Written problem:
Copy the data below line by line, keeping every word and mark unchanged.

::::::::

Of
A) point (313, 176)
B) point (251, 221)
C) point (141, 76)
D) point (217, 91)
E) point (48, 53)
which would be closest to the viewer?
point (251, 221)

::::::::

Problem solution:
Of
A) point (313, 176)
B) point (251, 221)
C) point (141, 76)
D) point (217, 91)
E) point (48, 53)
which would be closest to the viewer?
point (251, 221)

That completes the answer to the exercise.